Ces temps-ci, vous aurez entendu parler du Japon, soit à cause de la
coupe du monde de rugby, soit hélas, à cause de « Hagibis »
le typhon très violent qui s’est abattu sur la côte est, faisant
de nombreuses victimes et dégâts dans les régions de Tokyo et
Fukushima où en 2011 avait eu lieu le tsunami dévastateur, en
particulier sur la centrale nucléaire. Ce pays doit bien souvent
faire face aux tremblements de terre et aux typhons et ceci je pense,
marque les gens, la culture, les mentalités et la relation à la
nature.
C’était la première fois que je me rendais en Asie, même si
j’avais déjà entendu beaucoup de choses, quand on touche du doigt
la réalité, on se sent tout de même dépaysé sur beaucoup de
points, ce qui ne m’a pas empêché de goûter de belles choses,
d’apprécier une bonne cuisine, les richesses d’une culture qui
s’exprime par exemple dans l’harmonie du jardin, la beauté sobre
des objets du quotidien, l’architecture des temples et monastères
bouddhistes ou des maison anciennes, dans la façon de saluer et
d’accueillir, dans la discrétion et la délicate attention aux
hôtes. Tout est très bien organisé, précis, pratique pour être
efficace. La densité des habitations surprend ; c’est presque
une unique agglomération de Wakayama à Tokyo par exemple, sur plus
de 500 Km.
Mais il y a le revers de la médaille, et je schématise en disant
que c’est une société avec des distributeurs automatiques
partout, (on ne perd pas de temps à parler avec un vendeur !),
une société où règne les emballages et le pré-confectionné.
Mais tout cela c’est un regard extérieur, n’ayant pas eu de
contact direct avec des personnes ne connaissant pas la langue. J’ai
été très surpris aussi d’apprendre qu’il y a des milliers de
jeunes qui restent cloitrés chez eux pendant des années sans
contact avec l’extérieur, par peur d’affronter la réalité de
la vie, suite à de blessures ou de traumatismes.
***
Vous savez que Masaru vit en fraternité avec André Gay et Ludo
Ibaragi, PF de Jésus, qui vivent au Japon depuis les débuts de la
Fraternité, et depuis une dizaine d’années ils sont ensemble à
Wakayama. Dans cette même ville il y a une autre fraternité des PFJ
où vivent Giang Minami et Nozomi Shiota.
Le 24 septembre au matin Masaru m'attendait à l'aéroport de
Osaka qui est sur une île artificielle construite sur la mer (pardon
à l’écologie !); après une courte halte thé et l’échange
rapide de quelques nouvelles, on prend la route pour Wakayama qui est
à 30km. Le temps est beau, la température agréable !

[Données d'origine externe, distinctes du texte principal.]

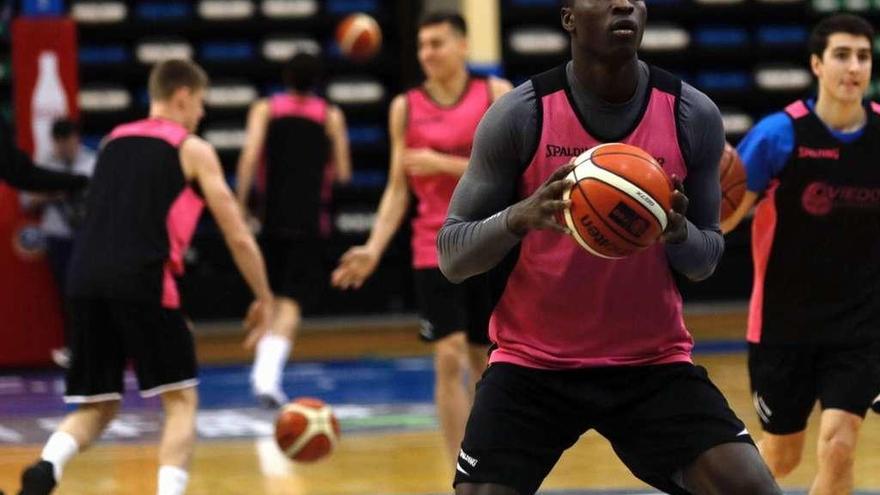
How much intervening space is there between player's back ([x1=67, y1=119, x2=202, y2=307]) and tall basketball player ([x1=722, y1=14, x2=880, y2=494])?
7.47 feet

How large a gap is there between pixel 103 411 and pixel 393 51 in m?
9.61

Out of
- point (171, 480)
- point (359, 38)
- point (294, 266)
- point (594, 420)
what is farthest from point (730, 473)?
point (359, 38)

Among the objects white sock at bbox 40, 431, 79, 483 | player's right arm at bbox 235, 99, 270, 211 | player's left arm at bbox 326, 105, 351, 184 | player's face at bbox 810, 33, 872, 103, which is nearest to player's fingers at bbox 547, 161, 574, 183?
player's face at bbox 810, 33, 872, 103

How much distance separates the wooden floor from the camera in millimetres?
7473

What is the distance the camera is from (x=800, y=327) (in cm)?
612

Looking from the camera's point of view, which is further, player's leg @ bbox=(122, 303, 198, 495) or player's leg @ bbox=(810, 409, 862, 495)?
player's leg @ bbox=(122, 303, 198, 495)

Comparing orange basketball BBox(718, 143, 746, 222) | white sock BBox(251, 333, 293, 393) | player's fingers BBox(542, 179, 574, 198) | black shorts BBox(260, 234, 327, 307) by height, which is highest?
player's fingers BBox(542, 179, 574, 198)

A la fraternité André (PFJ) nous accueil avec un bon repas. Il me
raconte ses premières années à la Fraternité et comment il s’est
porté volontaire pour le Japon ; c’est l’occasion de
parcourir les années de la fondation. Ses propos me font une petite
introduction à la vie japonaise.
Dès le lendemain Masaru fait un programme pour mon séjour qui
durera trois semaines ; il a bien pensé la chose et ce sera un
séjour riche en découvertes, rencontres et partages, sans oublier
quelques visites "touristiques" pour essayer de me
faire goûter la culture, la tradition et la cuisine japonaise.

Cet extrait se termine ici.